MOORESVILLE, N.C. — NASCAR Xfinity Series rookie contender Riley Herbst hasn’t had the maiden voyage he expected in his first full-time season in the division.
While the 21-year-old made the playoffs and has been a consistent top-10 runner through the first 26 races of the year, Herbst has yet to crack victory lane. He’s also lacked much of the normal practice and testing time afforded to first-year NASCAR drivers due to the COVID-19 pandemic and its restrictions.
That has left the Las Vegas native and Joe Gibbs Racing driver with a bit of a chip on his shoulder going into the playoffs, with Herbst hoping to make a statement that he belongs.
“I felt like I had a little bit of a point to prove, yeah,” Herbst told SPEED SPORT during Xfinity Series Playoff Media Day. “Every driver kind of looks at it differently. Like I’ve said before, it’s mostly myself and my crew chief Dave Rogers, but someone who I’ve leaned on a bunch is (TRD simulator and test driver) Drew Herring. The three of us have kind of had horse blinders on all season, to be quite honest with you. I don’t really care what people say. We have no time for that. We are just trying to improve week in and week out.

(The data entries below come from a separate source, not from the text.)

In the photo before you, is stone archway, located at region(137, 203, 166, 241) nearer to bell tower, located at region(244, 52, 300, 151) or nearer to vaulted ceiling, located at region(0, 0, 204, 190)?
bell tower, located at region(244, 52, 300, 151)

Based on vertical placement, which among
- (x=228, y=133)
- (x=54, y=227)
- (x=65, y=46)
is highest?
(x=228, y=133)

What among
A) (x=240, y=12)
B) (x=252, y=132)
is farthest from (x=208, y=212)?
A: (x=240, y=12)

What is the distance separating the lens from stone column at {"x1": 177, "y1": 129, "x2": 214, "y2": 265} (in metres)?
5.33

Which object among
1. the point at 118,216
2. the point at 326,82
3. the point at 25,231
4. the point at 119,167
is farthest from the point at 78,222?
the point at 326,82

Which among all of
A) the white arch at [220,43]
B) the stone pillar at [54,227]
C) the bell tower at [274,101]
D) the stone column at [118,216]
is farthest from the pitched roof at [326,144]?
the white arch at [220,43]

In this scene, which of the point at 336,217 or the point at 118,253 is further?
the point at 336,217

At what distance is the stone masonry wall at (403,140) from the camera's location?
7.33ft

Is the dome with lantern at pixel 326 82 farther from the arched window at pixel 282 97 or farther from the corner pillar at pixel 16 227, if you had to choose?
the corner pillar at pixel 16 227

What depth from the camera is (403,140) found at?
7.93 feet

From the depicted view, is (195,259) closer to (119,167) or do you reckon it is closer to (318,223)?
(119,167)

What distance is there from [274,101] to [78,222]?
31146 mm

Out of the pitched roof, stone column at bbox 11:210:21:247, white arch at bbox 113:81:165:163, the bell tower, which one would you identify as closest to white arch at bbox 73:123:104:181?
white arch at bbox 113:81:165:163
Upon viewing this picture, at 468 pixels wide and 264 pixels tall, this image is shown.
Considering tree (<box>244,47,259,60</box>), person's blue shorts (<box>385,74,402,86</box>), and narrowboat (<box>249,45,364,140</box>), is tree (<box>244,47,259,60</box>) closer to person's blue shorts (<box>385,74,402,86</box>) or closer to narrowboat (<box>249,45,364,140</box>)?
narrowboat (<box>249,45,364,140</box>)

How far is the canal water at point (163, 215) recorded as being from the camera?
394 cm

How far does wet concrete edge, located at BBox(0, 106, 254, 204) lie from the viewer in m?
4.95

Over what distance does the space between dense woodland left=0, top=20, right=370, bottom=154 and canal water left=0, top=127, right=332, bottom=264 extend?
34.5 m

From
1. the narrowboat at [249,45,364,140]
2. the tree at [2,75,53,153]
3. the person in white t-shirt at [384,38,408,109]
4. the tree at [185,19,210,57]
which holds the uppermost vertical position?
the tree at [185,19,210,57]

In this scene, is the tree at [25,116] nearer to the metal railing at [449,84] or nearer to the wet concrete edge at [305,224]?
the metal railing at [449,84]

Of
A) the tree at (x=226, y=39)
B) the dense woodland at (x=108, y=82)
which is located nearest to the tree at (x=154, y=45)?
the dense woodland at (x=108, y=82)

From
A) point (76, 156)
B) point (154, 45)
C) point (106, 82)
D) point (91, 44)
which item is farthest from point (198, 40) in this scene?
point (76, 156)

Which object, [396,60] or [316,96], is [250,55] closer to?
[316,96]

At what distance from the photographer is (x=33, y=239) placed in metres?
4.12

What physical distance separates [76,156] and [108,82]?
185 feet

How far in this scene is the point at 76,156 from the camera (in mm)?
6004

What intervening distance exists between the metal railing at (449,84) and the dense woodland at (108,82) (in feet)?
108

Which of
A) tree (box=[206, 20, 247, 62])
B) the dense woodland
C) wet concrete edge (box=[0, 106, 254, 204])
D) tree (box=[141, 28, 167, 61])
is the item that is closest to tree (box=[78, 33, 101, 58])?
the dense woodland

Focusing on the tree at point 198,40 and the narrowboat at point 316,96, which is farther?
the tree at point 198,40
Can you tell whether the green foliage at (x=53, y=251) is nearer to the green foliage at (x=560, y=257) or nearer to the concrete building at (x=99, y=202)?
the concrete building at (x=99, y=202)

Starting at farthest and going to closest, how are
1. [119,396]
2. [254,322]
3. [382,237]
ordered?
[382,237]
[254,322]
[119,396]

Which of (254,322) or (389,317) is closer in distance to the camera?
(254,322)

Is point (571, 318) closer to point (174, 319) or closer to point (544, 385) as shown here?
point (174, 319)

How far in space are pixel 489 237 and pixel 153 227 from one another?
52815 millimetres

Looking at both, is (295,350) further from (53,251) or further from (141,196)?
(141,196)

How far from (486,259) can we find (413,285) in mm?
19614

“It’s all about trying to be better than we were last week and I think that’s shown throughout these seven months. Hopefully, into the playoffs that continues and we can go out and get a win.”
For Herbst, having someone like Herring in his corner has been a valuable resource, considering Herring has been able to give him a lot of information he’s lacked due to minimal on-track time.

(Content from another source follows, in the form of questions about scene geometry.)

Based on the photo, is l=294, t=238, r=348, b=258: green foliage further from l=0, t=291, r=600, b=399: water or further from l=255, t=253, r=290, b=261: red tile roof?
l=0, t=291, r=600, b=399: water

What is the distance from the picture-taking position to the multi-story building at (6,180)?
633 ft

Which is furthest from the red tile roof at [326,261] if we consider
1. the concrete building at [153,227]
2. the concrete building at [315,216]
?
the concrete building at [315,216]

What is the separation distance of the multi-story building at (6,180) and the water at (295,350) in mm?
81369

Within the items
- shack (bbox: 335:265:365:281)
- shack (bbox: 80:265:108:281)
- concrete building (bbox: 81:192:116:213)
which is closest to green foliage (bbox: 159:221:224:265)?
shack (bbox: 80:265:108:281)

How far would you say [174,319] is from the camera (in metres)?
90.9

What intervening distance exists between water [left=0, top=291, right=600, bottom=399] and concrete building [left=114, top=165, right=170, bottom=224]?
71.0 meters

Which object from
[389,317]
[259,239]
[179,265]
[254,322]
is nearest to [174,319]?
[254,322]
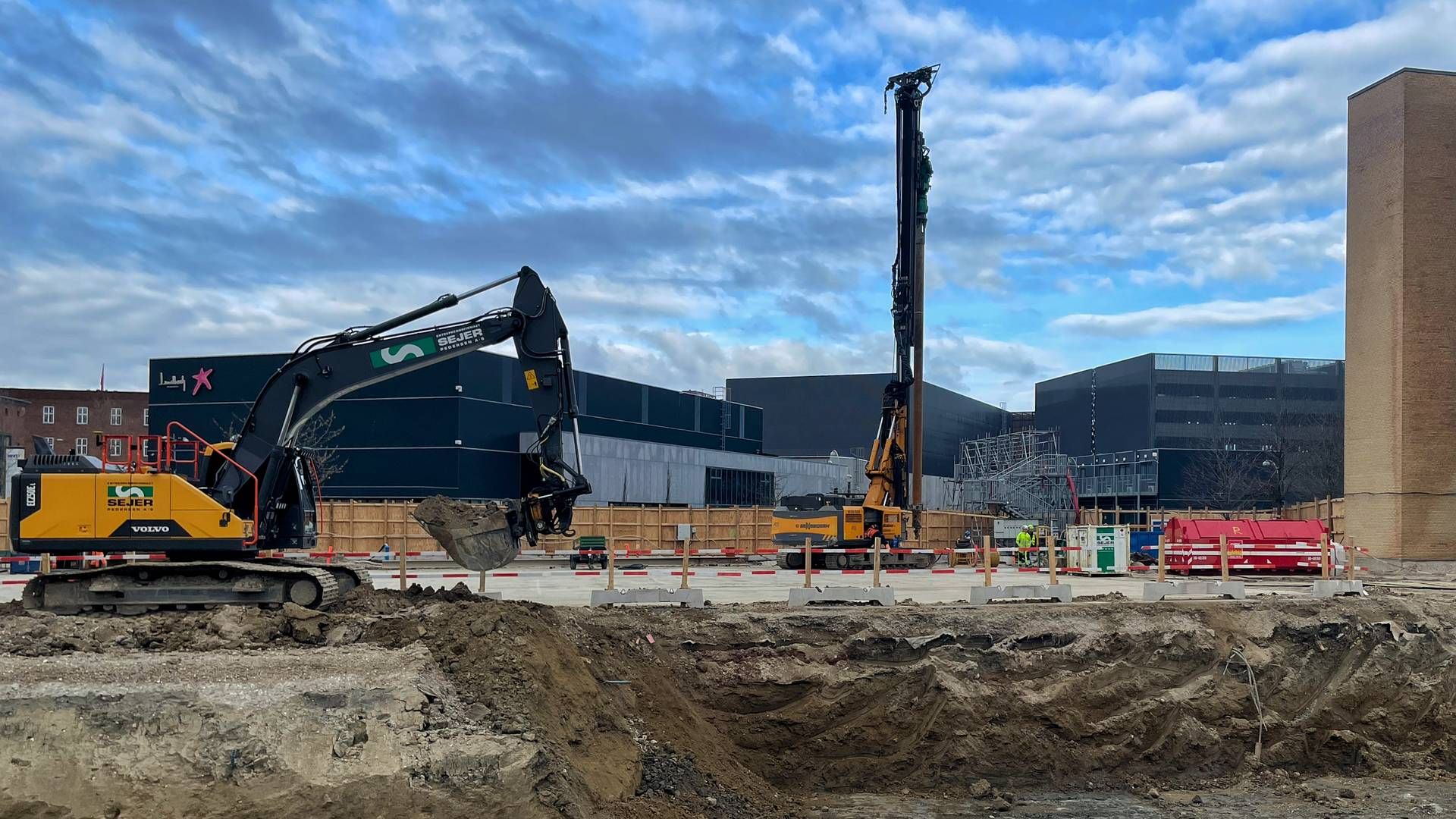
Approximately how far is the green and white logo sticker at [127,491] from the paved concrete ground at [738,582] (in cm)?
628

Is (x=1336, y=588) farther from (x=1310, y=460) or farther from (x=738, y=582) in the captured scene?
(x=1310, y=460)

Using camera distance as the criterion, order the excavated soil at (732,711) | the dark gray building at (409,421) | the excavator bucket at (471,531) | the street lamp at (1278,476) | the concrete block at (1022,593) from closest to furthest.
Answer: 1. the excavated soil at (732,711)
2. the excavator bucket at (471,531)
3. the concrete block at (1022,593)
4. the dark gray building at (409,421)
5. the street lamp at (1278,476)

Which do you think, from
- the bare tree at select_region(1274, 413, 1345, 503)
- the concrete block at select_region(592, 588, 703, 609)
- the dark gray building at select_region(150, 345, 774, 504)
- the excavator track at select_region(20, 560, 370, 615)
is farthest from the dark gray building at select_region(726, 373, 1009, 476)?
the excavator track at select_region(20, 560, 370, 615)

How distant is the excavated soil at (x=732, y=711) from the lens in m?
8.98

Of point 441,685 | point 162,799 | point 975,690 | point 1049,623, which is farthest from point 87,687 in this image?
point 1049,623

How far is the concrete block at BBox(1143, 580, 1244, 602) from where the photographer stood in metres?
17.7

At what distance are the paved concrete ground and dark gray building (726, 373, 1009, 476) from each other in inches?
1995

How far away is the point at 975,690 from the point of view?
45.3 feet

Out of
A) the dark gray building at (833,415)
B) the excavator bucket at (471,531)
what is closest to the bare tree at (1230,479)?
the dark gray building at (833,415)

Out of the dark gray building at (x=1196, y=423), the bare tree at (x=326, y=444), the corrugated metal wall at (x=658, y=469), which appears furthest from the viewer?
the dark gray building at (x=1196, y=423)

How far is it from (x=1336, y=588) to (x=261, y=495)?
1681 centimetres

“Drew has been awesome. He’s helped me tremendously,” said Herbst. “Just going to these race tracks that I’ve never been to before and having to fire off and go race there, he’s helped a lot. Drew has been to most of these places and he’s a really fast race car driver. He teaches me what to expect at these race tracks, what I’m supposed to be feeling, who to pay attention to, and who not to pay attention to.

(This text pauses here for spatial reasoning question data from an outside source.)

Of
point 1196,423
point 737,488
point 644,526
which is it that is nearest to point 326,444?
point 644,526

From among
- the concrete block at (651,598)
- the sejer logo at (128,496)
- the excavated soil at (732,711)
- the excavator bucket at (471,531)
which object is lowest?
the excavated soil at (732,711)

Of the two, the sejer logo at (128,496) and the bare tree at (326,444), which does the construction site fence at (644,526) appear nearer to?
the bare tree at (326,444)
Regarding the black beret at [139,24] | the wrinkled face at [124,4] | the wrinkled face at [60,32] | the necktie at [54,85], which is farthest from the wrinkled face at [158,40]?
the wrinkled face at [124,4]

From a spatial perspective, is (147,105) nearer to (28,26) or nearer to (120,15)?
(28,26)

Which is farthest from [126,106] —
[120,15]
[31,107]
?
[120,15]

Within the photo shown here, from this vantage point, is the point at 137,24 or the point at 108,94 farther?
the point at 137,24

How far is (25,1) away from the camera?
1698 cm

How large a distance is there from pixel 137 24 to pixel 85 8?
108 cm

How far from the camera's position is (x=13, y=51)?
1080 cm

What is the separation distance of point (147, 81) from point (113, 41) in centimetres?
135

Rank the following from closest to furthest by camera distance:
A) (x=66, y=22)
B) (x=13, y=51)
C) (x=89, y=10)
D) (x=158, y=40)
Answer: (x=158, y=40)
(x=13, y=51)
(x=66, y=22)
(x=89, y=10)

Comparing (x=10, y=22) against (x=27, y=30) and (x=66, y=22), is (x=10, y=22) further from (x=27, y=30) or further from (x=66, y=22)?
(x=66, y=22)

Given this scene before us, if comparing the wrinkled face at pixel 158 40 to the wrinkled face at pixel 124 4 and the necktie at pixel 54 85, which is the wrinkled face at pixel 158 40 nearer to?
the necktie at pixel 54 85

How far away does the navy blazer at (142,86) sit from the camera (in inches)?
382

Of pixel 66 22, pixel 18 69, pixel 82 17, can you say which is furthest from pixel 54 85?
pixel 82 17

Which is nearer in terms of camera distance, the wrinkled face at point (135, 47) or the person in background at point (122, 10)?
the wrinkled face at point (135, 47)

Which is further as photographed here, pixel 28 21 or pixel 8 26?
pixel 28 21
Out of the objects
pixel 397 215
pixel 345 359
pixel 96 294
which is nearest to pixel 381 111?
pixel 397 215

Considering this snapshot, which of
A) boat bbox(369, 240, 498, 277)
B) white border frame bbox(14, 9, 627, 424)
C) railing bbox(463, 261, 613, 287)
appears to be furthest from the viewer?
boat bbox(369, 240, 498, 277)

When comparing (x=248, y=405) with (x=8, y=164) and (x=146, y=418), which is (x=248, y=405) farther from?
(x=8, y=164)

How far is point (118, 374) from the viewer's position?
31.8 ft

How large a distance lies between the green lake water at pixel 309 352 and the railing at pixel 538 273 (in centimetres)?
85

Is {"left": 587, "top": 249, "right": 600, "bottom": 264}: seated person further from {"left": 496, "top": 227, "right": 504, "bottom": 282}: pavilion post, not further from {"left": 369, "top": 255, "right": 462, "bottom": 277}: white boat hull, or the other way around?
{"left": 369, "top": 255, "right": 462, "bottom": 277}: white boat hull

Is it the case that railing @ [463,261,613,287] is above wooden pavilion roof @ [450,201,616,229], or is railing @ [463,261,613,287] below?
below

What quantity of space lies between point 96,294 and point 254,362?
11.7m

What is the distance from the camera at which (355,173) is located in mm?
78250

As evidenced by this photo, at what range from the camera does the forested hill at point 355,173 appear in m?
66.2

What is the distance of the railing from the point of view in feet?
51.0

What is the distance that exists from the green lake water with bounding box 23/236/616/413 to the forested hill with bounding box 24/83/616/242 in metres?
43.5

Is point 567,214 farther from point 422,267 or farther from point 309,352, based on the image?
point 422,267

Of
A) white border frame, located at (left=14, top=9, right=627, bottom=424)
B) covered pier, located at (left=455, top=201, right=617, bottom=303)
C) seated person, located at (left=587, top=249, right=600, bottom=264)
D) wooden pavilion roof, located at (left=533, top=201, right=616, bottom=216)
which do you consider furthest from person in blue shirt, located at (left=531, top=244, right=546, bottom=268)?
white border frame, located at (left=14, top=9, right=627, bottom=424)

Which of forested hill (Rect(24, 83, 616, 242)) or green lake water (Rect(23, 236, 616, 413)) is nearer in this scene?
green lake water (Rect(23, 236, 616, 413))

“He’s big at keeping my mindset right. He’s been working with me for a while now and it’s helped me in so many ways.”
When he looks back at his season so far, Herbst has struggled to define it to this point, largely because the COVID-19 pandemic uprooted everything that he thought the season would be after just four races.
“It’s a difficult question to answer, to be honest with you,” said Herbst when asked how he would rank his run through the regular season. “When we set our plans and objectives in January of where we wanted to be in June and entering the playoffs, we counted on having all four test sessions that a rookie gets and all of the practice that I should have gotten. So that kind of threw a wrench in our plans a little bit, but I thought we would have had a win by this point in the season.
“We’ve had some highs and lows as part of the season, but I’m looking forward to this last stretch because I think that I have the confidence and the car to go win in the playoffs.”
Asked what he’d consider a “successful” playoff run, Herbst turned his focus to the next three races and advancing intothe Round of 8.
“I’m kind of bummed about our starting position now, nine points out. We are going to chip away at Las Vegas, Talladega and Charlotte and, hopefully, when the cards are down, we will be able to move on to the next round,” Herbst said. “I would really be disappointed if we didn’t get out of the first round.
“I think that I have the crew chief (Dave Rogers), the car and the team to do it. Joe Gibbs Racing has given me the tools to perform and now it’s on my shoulders and I have to go do it.”
The NASCAR Xfinity Series playoffs begin Saturday at Las Vegas (Nev.) Motor Speedway.
It’s a home race for Herbst, who grew up in Sin City watching his family race off-road trucks in the desert.